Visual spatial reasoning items
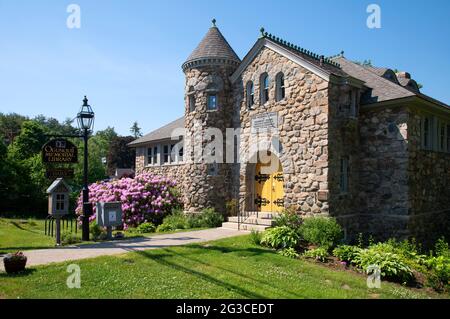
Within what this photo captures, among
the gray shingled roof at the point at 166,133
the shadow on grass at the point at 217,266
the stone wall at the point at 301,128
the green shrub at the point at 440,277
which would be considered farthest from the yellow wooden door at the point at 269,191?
the gray shingled roof at the point at 166,133

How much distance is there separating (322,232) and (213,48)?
35.0 feet

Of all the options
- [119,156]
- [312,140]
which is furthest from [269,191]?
[119,156]

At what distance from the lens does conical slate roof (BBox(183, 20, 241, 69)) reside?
57.2 feet

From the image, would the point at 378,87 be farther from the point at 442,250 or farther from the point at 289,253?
the point at 289,253

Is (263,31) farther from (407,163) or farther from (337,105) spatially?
(407,163)

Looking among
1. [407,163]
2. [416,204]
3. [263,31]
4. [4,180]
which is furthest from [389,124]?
[4,180]

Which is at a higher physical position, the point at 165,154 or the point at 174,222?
the point at 165,154

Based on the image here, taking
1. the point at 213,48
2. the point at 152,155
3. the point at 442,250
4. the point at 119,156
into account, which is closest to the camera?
the point at 442,250

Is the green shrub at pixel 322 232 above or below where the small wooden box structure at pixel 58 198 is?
below

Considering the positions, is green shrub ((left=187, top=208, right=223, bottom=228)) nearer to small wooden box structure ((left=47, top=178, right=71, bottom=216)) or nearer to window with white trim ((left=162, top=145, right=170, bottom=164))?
small wooden box structure ((left=47, top=178, right=71, bottom=216))

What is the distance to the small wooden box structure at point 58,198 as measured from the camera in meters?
11.4

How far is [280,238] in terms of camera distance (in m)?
11.6

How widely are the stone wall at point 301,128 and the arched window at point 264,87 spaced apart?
0.18 meters

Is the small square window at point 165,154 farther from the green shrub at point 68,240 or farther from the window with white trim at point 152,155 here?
the green shrub at point 68,240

§ **Exercise requirements**: Please update all the records above by changing every "stone wall" to "brick wall" and keeping everything else the same. Leave out the pictures.

§ **Expected answer**:
Within what this photo captures, among
the gray shingled roof at the point at 166,133
the shadow on grass at the point at 217,266
the brick wall at the point at 301,128
the green shrub at the point at 440,277
which would be considered farthest from the yellow wooden door at the point at 269,191?
the gray shingled roof at the point at 166,133

How much distance is there separating (322,232) and (213,48)?
35.0 feet

Of all the options
- [119,156]
- [312,140]
which is furthest from [269,191]?
[119,156]

At what distance from the lens does conical slate roof (BBox(183, 20, 241, 69)) reside?
57.2 feet

From the image, would the point at 378,87 be farther from the point at 442,250 or farther from the point at 289,253?
the point at 289,253

Is (263,31) farther from (407,163) or farther from (337,105) spatially?
(407,163)

Looking among
1. [407,163]
2. [416,204]
3. [263,31]
4. [4,180]
which is furthest from [389,124]?
[4,180]

Which is at a higher physical position, the point at 165,154 or the point at 174,222?
the point at 165,154

Based on the image here, taking
1. the point at 213,48
2. the point at 152,155
3. the point at 442,250
4. the point at 119,156
into account, which is closest to the camera?
the point at 442,250

Is the green shrub at pixel 322 232 above or below where the small wooden box structure at pixel 58 198 is?
below

Considering the positions, is green shrub ((left=187, top=208, right=223, bottom=228)) nearer to small wooden box structure ((left=47, top=178, right=71, bottom=216)) or nearer to window with white trim ((left=162, top=145, right=170, bottom=164))?
small wooden box structure ((left=47, top=178, right=71, bottom=216))

What is the distance to the small wooden box structure at point 58,198 as measured from the camera in meters?
11.4

How far is [280,238] in terms of camera distance (in m)?
11.6

How widely are the brick wall at point 301,128 and the arched window at point 264,87 spaced apart?
0.18 meters

Is the small square window at point 165,154 farther from the green shrub at point 68,240 or farther from the window with white trim at point 152,155 here?
the green shrub at point 68,240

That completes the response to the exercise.